Given problem:
Write out only the lines running from the one that contains "What span of" to the end of the material, both ends included.

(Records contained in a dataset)
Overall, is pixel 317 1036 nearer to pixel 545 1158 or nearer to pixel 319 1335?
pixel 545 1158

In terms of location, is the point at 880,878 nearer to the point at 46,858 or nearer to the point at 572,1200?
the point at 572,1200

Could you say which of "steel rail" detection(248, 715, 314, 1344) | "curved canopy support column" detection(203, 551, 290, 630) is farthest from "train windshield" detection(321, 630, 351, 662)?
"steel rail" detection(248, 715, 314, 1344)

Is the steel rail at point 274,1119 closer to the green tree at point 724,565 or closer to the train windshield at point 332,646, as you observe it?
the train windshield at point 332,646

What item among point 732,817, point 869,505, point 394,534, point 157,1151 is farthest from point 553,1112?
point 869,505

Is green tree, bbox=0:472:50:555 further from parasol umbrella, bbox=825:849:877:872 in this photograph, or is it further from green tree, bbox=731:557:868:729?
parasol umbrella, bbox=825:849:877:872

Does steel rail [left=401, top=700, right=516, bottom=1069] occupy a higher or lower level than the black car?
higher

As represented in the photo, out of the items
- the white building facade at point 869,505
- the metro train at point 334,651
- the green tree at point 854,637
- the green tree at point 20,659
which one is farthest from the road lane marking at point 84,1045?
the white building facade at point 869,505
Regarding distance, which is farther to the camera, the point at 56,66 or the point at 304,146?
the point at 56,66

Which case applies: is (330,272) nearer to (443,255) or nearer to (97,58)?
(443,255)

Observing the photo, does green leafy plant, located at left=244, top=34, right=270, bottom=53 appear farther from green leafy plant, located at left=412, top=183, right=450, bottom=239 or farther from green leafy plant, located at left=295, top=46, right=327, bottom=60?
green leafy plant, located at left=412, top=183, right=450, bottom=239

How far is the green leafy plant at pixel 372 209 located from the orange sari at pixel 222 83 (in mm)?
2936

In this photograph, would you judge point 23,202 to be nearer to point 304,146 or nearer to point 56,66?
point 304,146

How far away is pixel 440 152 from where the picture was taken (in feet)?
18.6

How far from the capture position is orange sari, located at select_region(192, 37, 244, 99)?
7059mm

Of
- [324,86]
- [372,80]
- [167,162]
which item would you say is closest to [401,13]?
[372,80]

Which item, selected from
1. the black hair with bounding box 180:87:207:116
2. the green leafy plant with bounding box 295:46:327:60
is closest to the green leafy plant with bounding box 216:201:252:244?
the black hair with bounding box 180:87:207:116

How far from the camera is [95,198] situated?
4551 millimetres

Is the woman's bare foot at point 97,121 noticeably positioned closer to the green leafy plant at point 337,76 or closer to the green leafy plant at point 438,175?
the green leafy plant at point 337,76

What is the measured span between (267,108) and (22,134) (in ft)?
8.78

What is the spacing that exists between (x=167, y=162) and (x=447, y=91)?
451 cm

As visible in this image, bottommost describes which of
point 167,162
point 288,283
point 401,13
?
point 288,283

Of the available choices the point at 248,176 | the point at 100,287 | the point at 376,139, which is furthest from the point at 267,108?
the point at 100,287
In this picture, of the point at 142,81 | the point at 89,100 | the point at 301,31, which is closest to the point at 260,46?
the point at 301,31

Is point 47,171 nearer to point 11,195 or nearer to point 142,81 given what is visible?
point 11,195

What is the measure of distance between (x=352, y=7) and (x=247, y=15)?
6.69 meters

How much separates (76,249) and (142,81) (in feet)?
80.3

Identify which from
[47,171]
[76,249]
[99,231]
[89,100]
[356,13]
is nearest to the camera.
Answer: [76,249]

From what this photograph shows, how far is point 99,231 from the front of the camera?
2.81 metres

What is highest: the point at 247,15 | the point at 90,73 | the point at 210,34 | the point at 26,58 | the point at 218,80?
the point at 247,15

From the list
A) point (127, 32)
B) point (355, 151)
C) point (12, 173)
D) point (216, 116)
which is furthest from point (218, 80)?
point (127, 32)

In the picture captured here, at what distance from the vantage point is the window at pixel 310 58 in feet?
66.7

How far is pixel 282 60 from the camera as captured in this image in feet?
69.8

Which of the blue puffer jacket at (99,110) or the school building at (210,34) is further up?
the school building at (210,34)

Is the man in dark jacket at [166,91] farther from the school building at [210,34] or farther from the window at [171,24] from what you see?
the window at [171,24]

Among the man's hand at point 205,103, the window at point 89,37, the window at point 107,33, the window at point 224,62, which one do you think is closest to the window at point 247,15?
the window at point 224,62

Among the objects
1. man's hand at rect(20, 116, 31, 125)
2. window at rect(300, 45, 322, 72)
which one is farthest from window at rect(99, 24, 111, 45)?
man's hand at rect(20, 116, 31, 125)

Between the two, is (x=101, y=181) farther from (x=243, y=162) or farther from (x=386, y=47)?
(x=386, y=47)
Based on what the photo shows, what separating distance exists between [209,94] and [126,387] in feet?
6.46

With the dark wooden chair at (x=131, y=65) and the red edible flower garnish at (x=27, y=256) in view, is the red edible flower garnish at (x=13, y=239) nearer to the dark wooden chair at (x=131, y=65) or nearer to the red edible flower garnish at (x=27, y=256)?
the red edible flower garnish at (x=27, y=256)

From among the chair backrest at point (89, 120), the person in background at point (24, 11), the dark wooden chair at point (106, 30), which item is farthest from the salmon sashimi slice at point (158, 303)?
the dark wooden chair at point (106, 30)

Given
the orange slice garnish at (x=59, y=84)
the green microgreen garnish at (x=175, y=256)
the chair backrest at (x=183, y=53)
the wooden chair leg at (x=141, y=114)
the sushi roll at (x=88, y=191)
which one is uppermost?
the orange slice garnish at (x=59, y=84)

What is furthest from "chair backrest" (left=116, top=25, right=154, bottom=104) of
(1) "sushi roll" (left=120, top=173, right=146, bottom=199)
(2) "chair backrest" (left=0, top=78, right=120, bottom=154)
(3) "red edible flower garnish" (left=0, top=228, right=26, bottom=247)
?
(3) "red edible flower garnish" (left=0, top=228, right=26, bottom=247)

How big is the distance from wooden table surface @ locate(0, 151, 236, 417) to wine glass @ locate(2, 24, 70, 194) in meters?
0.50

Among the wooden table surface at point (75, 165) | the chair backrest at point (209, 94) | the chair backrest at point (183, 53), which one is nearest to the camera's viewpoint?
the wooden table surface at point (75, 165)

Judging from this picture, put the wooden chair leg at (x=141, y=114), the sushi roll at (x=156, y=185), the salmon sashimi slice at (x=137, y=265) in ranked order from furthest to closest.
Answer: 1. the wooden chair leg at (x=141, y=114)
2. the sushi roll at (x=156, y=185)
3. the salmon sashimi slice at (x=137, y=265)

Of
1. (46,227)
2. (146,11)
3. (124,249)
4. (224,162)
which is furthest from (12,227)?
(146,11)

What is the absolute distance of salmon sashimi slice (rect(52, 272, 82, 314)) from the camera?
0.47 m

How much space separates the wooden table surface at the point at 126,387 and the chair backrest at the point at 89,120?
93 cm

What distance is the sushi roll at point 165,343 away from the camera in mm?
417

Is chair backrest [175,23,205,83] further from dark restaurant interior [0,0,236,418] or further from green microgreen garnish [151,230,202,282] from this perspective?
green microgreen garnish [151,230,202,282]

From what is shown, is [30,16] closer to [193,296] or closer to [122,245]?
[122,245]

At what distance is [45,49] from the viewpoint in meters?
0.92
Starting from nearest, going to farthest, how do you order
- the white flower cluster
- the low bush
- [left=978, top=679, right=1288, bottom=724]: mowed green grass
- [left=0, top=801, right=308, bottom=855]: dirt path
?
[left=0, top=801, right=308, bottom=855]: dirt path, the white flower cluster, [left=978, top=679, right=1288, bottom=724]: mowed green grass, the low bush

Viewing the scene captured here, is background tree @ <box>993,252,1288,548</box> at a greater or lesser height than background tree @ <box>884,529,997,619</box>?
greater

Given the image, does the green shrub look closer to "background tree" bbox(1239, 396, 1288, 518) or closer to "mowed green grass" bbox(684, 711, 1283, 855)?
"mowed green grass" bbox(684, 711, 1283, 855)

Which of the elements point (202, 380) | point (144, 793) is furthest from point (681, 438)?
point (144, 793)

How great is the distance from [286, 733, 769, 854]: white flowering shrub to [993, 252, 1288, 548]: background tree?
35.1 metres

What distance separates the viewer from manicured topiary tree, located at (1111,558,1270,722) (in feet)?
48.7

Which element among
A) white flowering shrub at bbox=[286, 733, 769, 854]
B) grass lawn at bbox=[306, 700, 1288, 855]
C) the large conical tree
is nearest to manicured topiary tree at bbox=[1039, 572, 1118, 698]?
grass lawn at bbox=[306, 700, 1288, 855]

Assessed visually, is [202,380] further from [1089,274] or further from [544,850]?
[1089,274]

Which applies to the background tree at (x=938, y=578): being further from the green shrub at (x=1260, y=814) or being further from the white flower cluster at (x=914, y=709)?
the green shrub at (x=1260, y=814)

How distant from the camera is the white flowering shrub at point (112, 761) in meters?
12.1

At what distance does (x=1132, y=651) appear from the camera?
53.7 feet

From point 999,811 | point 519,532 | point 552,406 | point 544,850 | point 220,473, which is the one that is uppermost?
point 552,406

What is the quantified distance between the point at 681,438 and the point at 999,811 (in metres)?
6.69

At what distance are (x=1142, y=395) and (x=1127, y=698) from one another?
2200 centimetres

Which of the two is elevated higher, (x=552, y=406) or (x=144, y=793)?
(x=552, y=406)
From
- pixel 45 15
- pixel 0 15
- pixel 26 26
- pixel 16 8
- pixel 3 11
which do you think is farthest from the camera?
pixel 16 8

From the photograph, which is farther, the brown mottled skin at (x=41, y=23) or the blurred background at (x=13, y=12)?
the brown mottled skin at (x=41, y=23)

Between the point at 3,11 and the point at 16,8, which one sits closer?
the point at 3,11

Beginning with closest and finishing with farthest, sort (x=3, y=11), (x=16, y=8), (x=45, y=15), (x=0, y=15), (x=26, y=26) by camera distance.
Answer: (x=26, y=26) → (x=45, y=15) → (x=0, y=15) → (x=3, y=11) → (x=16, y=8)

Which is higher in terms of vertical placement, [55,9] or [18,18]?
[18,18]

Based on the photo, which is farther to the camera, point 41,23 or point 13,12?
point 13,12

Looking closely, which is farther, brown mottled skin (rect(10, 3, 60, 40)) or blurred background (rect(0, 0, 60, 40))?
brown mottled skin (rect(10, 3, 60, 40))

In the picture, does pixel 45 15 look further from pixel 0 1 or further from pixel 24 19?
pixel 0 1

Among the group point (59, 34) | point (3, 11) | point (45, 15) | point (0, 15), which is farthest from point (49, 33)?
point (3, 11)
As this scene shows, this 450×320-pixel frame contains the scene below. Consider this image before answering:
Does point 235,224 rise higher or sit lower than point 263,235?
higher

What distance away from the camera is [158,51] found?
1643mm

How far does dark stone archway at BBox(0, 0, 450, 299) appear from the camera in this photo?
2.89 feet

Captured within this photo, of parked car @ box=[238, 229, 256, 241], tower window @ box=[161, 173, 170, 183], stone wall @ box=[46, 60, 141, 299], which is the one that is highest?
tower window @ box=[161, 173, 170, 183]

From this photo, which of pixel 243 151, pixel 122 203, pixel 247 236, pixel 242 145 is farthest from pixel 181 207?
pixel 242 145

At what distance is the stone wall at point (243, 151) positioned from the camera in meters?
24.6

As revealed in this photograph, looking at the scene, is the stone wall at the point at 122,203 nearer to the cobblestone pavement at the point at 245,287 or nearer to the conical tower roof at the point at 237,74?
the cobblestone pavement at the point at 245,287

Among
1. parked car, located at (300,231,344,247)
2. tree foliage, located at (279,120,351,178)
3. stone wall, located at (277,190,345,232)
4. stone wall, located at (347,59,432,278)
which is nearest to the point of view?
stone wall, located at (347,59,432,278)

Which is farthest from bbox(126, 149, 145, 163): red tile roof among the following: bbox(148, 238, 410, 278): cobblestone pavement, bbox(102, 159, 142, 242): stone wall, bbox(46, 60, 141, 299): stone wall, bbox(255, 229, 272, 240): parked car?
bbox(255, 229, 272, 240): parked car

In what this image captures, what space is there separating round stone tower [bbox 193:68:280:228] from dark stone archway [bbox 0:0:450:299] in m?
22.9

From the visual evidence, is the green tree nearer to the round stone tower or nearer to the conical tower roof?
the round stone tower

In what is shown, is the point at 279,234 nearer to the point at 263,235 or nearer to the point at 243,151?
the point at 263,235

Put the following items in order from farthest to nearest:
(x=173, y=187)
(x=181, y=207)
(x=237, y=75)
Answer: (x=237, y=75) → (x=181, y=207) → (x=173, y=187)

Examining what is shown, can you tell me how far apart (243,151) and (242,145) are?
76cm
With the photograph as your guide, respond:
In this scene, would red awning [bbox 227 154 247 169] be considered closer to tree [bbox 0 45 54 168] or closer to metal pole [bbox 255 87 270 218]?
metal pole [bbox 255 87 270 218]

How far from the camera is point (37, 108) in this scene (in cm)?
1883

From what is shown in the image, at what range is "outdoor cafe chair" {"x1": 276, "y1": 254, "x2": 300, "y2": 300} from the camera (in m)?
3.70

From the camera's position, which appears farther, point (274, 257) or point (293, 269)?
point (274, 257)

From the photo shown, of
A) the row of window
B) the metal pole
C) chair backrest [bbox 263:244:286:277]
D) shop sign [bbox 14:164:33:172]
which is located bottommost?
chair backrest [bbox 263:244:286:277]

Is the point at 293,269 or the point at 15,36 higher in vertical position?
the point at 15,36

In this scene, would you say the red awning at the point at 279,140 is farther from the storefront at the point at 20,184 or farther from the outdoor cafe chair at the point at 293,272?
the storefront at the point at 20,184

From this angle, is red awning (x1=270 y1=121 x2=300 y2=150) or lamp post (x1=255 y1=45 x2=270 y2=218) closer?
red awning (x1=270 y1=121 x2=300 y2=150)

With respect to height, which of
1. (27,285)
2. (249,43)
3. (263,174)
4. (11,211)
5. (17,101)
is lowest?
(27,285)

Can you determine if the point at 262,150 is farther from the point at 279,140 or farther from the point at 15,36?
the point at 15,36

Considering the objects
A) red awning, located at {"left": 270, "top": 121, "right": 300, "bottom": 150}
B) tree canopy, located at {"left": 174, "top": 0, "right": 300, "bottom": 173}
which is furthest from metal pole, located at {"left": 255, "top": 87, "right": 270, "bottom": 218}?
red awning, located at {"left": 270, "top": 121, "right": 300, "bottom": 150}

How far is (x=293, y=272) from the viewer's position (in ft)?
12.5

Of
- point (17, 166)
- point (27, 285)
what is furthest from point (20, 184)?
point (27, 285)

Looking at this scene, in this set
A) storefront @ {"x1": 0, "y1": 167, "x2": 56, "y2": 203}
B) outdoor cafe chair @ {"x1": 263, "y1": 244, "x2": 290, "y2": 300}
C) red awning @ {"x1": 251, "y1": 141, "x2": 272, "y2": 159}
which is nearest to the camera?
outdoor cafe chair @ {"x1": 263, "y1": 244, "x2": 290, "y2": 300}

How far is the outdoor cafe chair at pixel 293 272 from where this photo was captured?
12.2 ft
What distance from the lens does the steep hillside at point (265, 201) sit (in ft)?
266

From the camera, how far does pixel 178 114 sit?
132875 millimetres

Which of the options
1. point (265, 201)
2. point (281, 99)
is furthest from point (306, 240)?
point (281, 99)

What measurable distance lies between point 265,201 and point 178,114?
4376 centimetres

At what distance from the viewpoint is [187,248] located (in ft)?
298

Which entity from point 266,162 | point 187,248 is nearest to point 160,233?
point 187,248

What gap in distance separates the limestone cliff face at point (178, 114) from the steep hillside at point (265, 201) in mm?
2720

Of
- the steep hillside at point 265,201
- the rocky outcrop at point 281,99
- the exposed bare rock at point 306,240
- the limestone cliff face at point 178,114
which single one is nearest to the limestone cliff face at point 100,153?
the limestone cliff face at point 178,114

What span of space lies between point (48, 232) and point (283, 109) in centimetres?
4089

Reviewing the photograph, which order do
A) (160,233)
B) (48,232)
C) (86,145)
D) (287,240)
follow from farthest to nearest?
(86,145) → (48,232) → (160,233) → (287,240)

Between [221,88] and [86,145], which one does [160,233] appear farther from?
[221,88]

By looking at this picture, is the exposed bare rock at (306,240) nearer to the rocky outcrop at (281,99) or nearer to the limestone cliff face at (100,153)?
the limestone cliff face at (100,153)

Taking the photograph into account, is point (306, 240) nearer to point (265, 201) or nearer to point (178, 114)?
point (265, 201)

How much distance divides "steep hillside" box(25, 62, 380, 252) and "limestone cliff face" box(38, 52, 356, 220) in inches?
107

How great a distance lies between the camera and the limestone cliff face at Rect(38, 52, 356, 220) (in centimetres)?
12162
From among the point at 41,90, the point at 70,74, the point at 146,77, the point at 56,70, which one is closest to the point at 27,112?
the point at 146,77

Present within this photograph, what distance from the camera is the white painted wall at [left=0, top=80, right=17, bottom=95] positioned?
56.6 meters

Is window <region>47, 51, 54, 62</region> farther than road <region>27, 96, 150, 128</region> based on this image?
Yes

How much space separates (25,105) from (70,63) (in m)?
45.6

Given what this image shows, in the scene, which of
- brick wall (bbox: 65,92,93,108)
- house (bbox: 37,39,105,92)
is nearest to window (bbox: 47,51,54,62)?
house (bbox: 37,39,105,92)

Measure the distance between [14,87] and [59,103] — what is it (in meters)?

Solution to this exercise:
What span of space lies between point (48, 232) and point (283, 109) in centimetres?
4089

Reviewing the photograph, which order do
A) (160,233)
B) (48,232)
C) (86,145)
D) (287,240)
follow from farthest to nearest?
(86,145) → (48,232) → (160,233) → (287,240)

Between [221,88] and [86,145], which one does [160,233] appear farther from?
[221,88]

By looking at this picture, is the exposed bare rock at (306,240) nearer to the rocky outcrop at (281,99) or nearer to the limestone cliff face at (100,153)?
the limestone cliff face at (100,153)

Taking the photograph into account, is point (306, 240) nearer to point (265, 201) or nearer to point (178, 114)?
point (265, 201)

How much distance divides "steep hillside" box(25, 62, 380, 252) and "limestone cliff face" box(38, 52, 356, 220) in inches?
107

How great a distance lies between the camera and the limestone cliff face at Rect(38, 52, 356, 220) (in centimetres)?
12162
From among the point at 41,90, the point at 70,74, the point at 146,77, the point at 56,70, which one is closest to the point at 27,112?
the point at 146,77

Present within this photograph, what distance from the camera is the white painted wall at [left=0, top=80, right=17, bottom=95] positioned?
56.6 meters

Is window <region>47, 51, 54, 62</region> farther than road <region>27, 96, 150, 128</region> based on this image?
Yes

How much space separates (25,105) from (70,63) (in m)?
45.6

Given what this image shows, in the scene, which of
- brick wall (bbox: 65,92,93,108)
- house (bbox: 37,39,105,92)
is nearest to window (bbox: 47,51,54,62)?
house (bbox: 37,39,105,92)

Measure the distance between [14,87] and [59,103] — what is it (in meters)?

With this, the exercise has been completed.